*** Opening of Page extract ***
On a day like this that signifies exactly 4 years since the very first date between me and Dale, I feel quite pensive and meditative about many things that have happened especially since last year when our lives changed completely for ever.
If I look back I cannot believe how much we went through, the experiences we lived, the places we visited and everything else that came with it.
One of the questions that we hear the most is: “How can you two manage to travel and stay together 24/7 without any problems and without killing each other?”
Hang on a minute, who has ever said that there weren’t any problems?
I personally think that during our trip so far we had some of the toughest moments as a couple, but these have only made us stronger. It could have been so easy to drop everything, listen to our stubbornness and not compromise, but we didn’t – phew!
I always hear people saying that traveling as a couple can either make or break a relationship and after having experienced it I can say that it all depends on which kind of person and how flexible you are and how you deal with unexpected situations.
I’m sorry if I disappoint you, but there is no such magic formula or an established set of rules to follow, you can listen to other people experiences and suggestions – that’s true – but when you are out there it’s all up to you and your partner and no one else!
I personally started this trip with no expectations and actually a bit of fear. I don’t mean to take anything away from the bond between me and Dale, but I also knew it wasn’t going to be all easy and straightforward.
Traveling as a couple is unlike anything else I have ever experienced, for both its ups and downs it has been and still is a challenge for me and for us. Everyday there is something new that will test our relationship.
*** Close of Page extract ***
→ Work request A
In the post on traveling as a couple, how long has it been since the first date between the writer and Dale?
→ Work request B
List each factor that the post on traveling as a couple says determines whether such travel makes or breaks a relationship.
→ Work request C
Using the post on traveling as a couple, explain why the writer says there is no magic formula or set of rules for traveling as a couple.
Nothing in the listing is needed for this work.
*** Opening of Data section ***
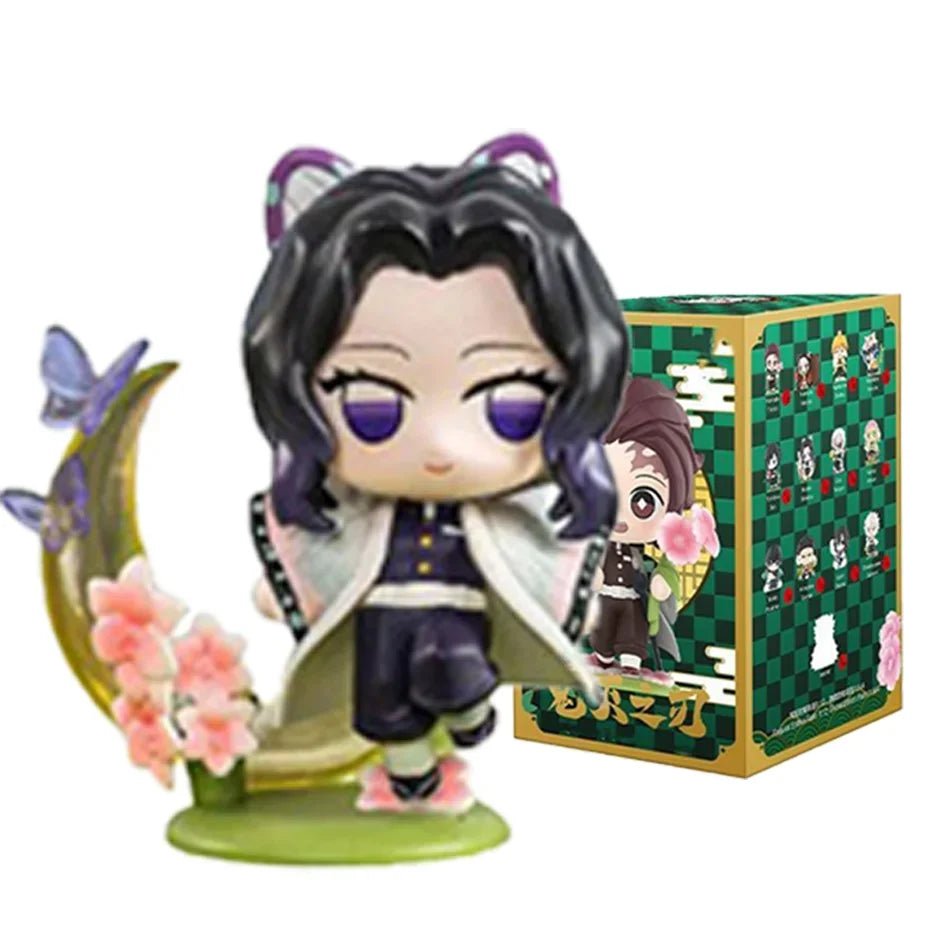10CM Anime Demon Slayer Blind Box Figure Tanjiro Kamado Nezuko Cartoon PVC Model Desktop - Maxwell shop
*** Close of Data section ***
→ Response A
Exactly 4 years.

→ Response B
- Which kind of person you are
- How flexible you are
- How you deal with unexpected situations

→ Response C
Other people's experiences and suggestions can be heard, but once you are out there everything is up to you and your partner and no one else.